In his own words, Mr. Bush laid out an impossible approach:

America's prosperity requires restraining the spending appetite of the federal government. I welcome the bipartisan enthusiasm for spending discipline. I will send you a budget that holds the growth of discretionary spending below inflation, makes tax relief permanent, and stays on track to cut the deficit in half by 2009. My budget substantially reduces or eliminates more than 150 government programs that are not getting results, or duplicate current efforts, or do not fulfill essential priorities. The principle here is clear: a taxpayer dollar must be spent wisely, or not at all.
The first and last sentences should be carved in stone. The rest is less certain. Holding discretionary spending below inflation does nothing for the budget deficit, since discretionary spending excludes Social Security payments, and in Mr.
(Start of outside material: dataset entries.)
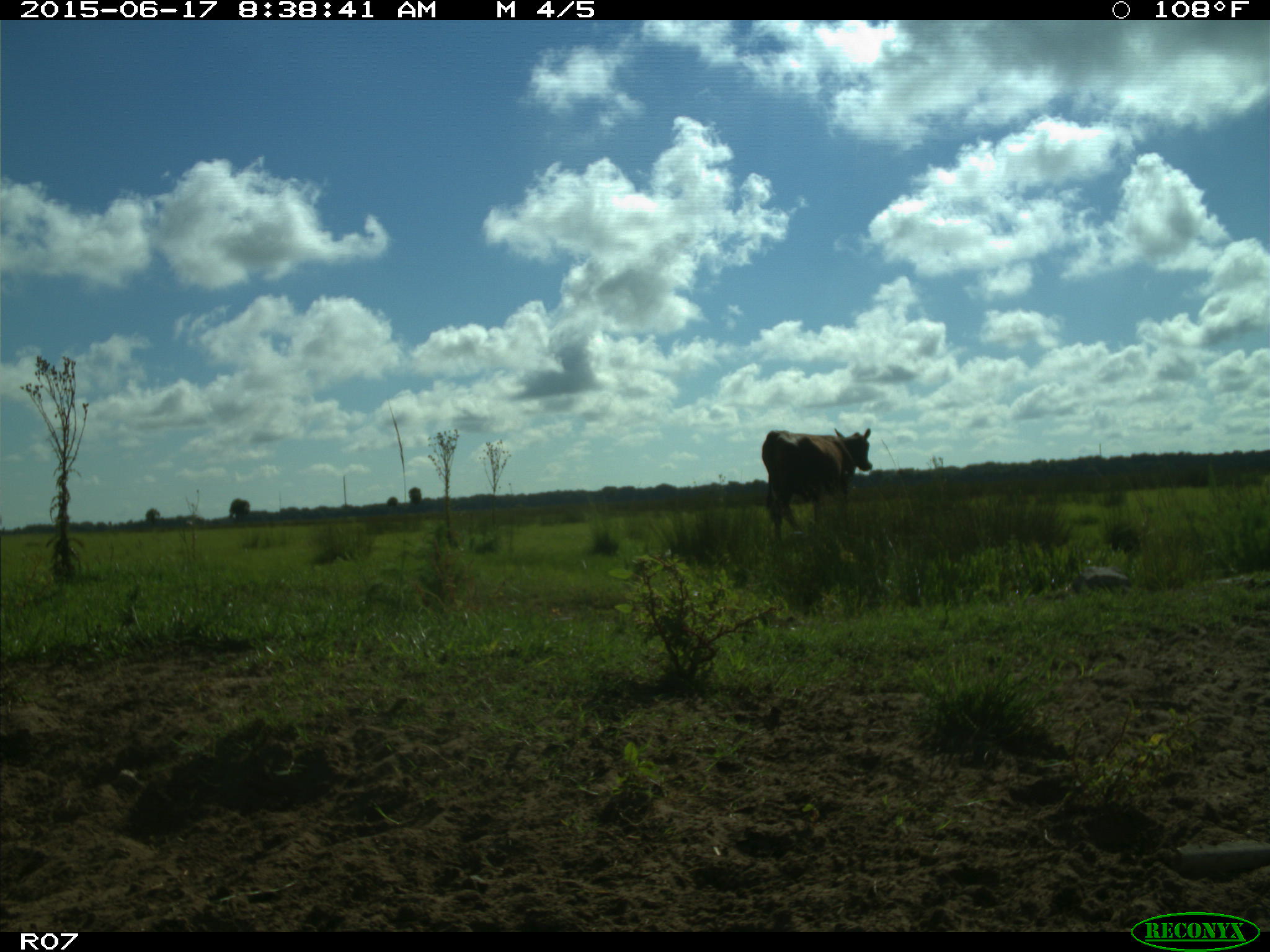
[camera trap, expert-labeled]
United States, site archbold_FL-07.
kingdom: Animalia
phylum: Chordata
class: Mammalia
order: Artiodactyla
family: Bovidae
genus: Bos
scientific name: Bos taurus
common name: domestic cow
Bos taurus (domestic cow).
Bush’s mind, military spending. The deficit he has promised to halve is US$521 billion – so he’s looking for reductions of around $210 billion. One doesn’t get that from capping discretionary spending to a rate below inflation – that just makes the deficit rise more slowly. And it only affects about 1/6 of the entire budget.

Permanent tax relief doesn’t help either. Deficits result from expenditure exceeding revenue. For government, revenues mean taxes. If Mr. Bush insists on reducing expenditure as he has outlined (not at all, really), revenues from taxes must increase to cut the deficit. That isn’t the same as hiking taxes because a booming economy will provide more revenue under the same tax laws as a foundering one will. Unfortunately, Mr. Bush’s deficit has arisen while GDP has expanded at pretty substantial rates. So, revenue really can only rise if the tax cuts of recent years are allowed to lapse.

If there is one place that the most rabid opponents of Mr. Bush would like to be wrong for patriotic reasons, this is it. Nothing would please the Kensington Review more than to have Mr. Bush succeed in dropping the deficit for 2009 to $220 billion. A surplus would be even better for a time, economic cycle permitting, but Mr. Bush’ goal would still be an improvement over the current situation. It is unambitious, but given the constraints he has chosen, it is equally impossible.

There was a small shred of hope, though. Chelsea beat Blackburn 1-0 to extend the lead in the race for the Premiership title to 11 points over Man U. A world where America’s budget deficit outrageously huge is better when the right soccer team wins.